▸ Short problem
Copy out all the data below, swapping "crown molding" for "ceiling trim" and leaving everything else unchanged. Leave out the pictures.

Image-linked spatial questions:
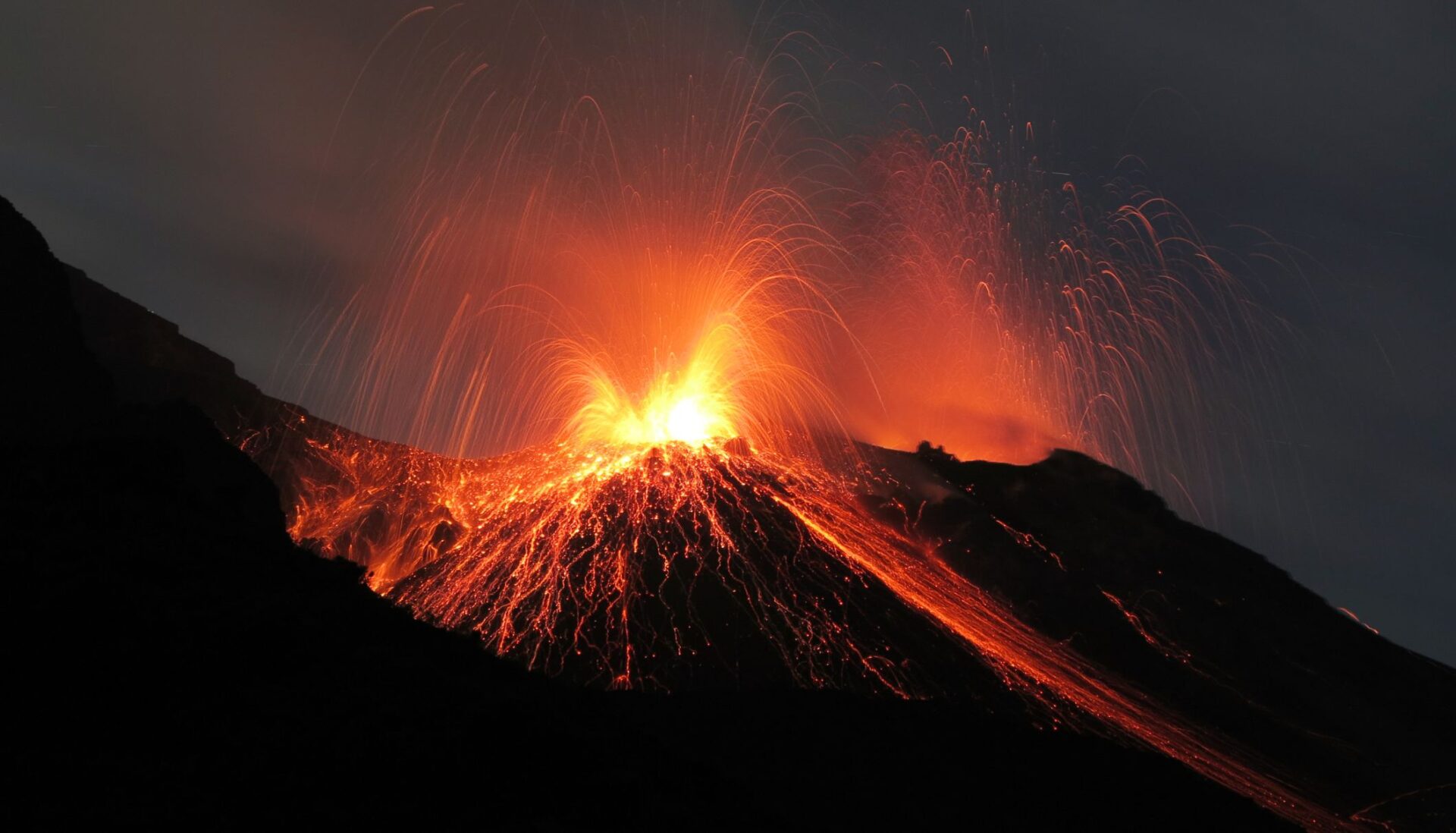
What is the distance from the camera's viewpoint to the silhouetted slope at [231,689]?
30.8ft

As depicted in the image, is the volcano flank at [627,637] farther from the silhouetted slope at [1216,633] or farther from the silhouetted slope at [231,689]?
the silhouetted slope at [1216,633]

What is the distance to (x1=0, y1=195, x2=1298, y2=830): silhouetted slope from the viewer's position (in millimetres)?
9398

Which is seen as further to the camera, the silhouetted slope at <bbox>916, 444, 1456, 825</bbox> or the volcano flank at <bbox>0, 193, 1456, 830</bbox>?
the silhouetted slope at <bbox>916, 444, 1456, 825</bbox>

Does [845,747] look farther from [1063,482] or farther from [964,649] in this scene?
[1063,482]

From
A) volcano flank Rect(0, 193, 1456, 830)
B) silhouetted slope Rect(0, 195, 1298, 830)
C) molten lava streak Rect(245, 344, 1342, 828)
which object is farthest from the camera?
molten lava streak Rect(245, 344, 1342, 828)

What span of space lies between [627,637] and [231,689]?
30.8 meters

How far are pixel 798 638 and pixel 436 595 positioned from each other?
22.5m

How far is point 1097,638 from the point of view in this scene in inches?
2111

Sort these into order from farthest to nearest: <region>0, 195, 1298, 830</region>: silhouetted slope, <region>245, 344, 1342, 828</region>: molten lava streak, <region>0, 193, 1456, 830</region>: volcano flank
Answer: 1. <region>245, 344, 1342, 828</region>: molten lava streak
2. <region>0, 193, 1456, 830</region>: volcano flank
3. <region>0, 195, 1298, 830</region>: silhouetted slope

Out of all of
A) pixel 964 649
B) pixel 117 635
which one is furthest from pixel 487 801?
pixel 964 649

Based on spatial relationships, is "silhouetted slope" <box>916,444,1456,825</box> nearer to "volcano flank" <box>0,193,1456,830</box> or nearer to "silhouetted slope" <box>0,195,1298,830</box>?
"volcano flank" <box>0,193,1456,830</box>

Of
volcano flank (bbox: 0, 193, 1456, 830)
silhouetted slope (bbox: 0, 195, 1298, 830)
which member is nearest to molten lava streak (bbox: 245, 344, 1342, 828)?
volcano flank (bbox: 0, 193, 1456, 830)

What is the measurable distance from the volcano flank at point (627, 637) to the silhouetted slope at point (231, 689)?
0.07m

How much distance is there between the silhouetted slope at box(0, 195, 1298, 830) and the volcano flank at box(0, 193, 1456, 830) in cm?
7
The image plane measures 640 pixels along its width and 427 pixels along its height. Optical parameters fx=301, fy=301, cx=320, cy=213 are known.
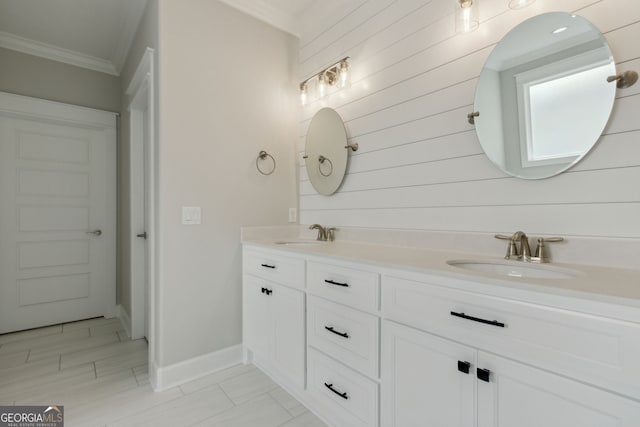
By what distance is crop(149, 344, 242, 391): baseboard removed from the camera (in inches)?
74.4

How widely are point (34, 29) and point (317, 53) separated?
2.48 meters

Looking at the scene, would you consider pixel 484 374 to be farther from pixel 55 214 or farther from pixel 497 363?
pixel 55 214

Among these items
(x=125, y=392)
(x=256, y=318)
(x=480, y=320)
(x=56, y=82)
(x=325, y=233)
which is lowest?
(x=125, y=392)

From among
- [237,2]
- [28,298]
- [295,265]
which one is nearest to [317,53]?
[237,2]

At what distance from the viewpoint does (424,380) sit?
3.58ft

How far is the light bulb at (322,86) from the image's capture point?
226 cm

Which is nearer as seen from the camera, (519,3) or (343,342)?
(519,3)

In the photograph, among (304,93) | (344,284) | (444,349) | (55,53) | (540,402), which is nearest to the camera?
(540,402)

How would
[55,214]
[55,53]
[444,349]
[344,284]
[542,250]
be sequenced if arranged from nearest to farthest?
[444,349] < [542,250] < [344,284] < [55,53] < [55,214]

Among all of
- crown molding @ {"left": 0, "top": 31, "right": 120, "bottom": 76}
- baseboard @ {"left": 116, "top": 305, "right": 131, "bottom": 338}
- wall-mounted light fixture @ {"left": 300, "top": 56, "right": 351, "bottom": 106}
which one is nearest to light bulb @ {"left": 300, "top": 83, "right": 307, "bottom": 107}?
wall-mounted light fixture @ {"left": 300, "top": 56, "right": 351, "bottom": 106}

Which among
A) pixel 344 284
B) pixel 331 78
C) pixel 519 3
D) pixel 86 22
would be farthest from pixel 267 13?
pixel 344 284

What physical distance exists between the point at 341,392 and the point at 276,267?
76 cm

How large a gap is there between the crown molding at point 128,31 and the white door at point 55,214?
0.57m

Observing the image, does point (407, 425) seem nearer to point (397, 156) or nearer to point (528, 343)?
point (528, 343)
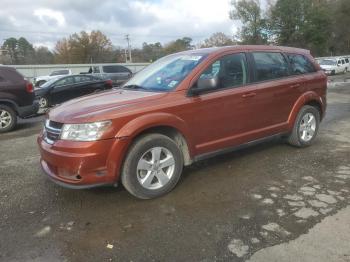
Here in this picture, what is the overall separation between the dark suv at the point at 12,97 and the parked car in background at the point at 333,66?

▸ Task result
What is the distance from the camera's viewpoint to the silhouetted slope at [231,689]?
30.8ft

As depicted in the image, is the volcano flank at [627,637] farther from the silhouetted slope at [1216,633] or farther from the silhouetted slope at [231,689]?
the silhouetted slope at [1216,633]

What is the distance to (x1=0, y1=195, x2=1298, y2=830): silhouetted slope from the viewer's position (in millimetres)?
9398

Which is seen as further to the camera, the silhouetted slope at <bbox>916, 444, 1456, 825</bbox> or the volcano flank at <bbox>0, 193, 1456, 830</bbox>?
the silhouetted slope at <bbox>916, 444, 1456, 825</bbox>

Does [845,747] look farther from [1063,482] or farther from [964,649] in this scene?
[1063,482]

From
A) volcano flank Rect(0, 193, 1456, 830)
B) silhouetted slope Rect(0, 195, 1298, 830)
C) molten lava streak Rect(245, 344, 1342, 828)
which object is farthest from the camera?
molten lava streak Rect(245, 344, 1342, 828)

What span of space lies between [627,637] and [231,689]?
30.8 meters

How far are pixel 798 638 and pixel 436 595 positioned from each other?
22.5m

How far is point 1097,638 from the point of view in this scene in inches?
2111

Sort these into order from farthest to nearest: <region>0, 195, 1298, 830</region>: silhouetted slope, <region>245, 344, 1342, 828</region>: molten lava streak, <region>0, 193, 1456, 830</region>: volcano flank
Answer: 1. <region>245, 344, 1342, 828</region>: molten lava streak
2. <region>0, 193, 1456, 830</region>: volcano flank
3. <region>0, 195, 1298, 830</region>: silhouetted slope

Out of all of
A) pixel 964 649
B) pixel 117 635
which one is furthest from pixel 487 801?
pixel 964 649

Based on spatial relationships, is "silhouetted slope" <box>916,444,1456,825</box> nearer to "volcano flank" <box>0,193,1456,830</box> or nearer to "silhouetted slope" <box>0,195,1298,830</box>?
"volcano flank" <box>0,193,1456,830</box>

Of
volcano flank (bbox: 0, 193, 1456, 830)
silhouetted slope (bbox: 0, 195, 1298, 830)
which member is nearest to molten lava streak (bbox: 245, 344, 1342, 828)?
volcano flank (bbox: 0, 193, 1456, 830)

What is the measurable distance from the volcano flank at point (627, 637) to the silhouetted slope at point (231, 689)?
0.07m

How much distance is there between the silhouetted slope at box(0, 195, 1298, 830) and the volcano flank at box(0, 193, 1456, 830) in cm?
7
The image plane measures 640 pixels along its width and 427 pixels along its height. Optical parameters fx=301, fy=301, cx=320, cy=213 are known.
By what distance is crop(149, 344, 242, 391): baseboard removed from the camera (in inches)?
74.4

How widely are point (34, 29) and point (317, 53) separated?
2.48 meters

Looking at the scene, would you consider pixel 484 374 to be farther from pixel 55 214 or farther from pixel 497 363?
pixel 55 214

Among these items
(x=125, y=392)
(x=256, y=318)
(x=480, y=320)
(x=56, y=82)
(x=325, y=233)
which is lowest?
(x=125, y=392)

From among
- [237,2]
- [28,298]
- [295,265]
which one is nearest to [317,53]?
[237,2]

At what distance from the viewpoint does (424,380) sit?
3.58ft

How far is the light bulb at (322,86) from the image's capture point?
226 cm

Which is nearer as seen from the camera, (519,3) or (343,342)?
(519,3)

In the photograph, among (304,93) | (344,284) | (444,349) | (55,53) | (540,402), which is nearest to the camera?
(540,402)

How would
[55,214]
[55,53]
[444,349]
[344,284]
[542,250]
be sequenced if arranged from nearest to farthest?
[444,349] < [542,250] < [344,284] < [55,53] < [55,214]

Among all of
- ceiling trim @ {"left": 0, "top": 31, "right": 120, "bottom": 76}
- baseboard @ {"left": 116, "top": 305, "right": 131, "bottom": 338}
- wall-mounted light fixture @ {"left": 300, "top": 56, "right": 351, "bottom": 106}
which one is nearest to light bulb @ {"left": 300, "top": 83, "right": 307, "bottom": 107}?
wall-mounted light fixture @ {"left": 300, "top": 56, "right": 351, "bottom": 106}

Which among
A) pixel 344 284
B) pixel 331 78
C) pixel 519 3
D) pixel 86 22
would be farthest from pixel 267 13?
pixel 344 284

What physical distance exists between the point at 341,392 and the point at 276,267?
76 cm

How large a gap is there between the ceiling trim at point 128,31 and the white door at point 55,214?
0.57m

Observing the image, does point (407, 425) seem nearer to point (397, 156) or nearer to point (528, 343)?
point (528, 343)
Here in this picture, what is the overall separation between the dark suv at the point at 12,97 and the parked car in background at the point at 333,66?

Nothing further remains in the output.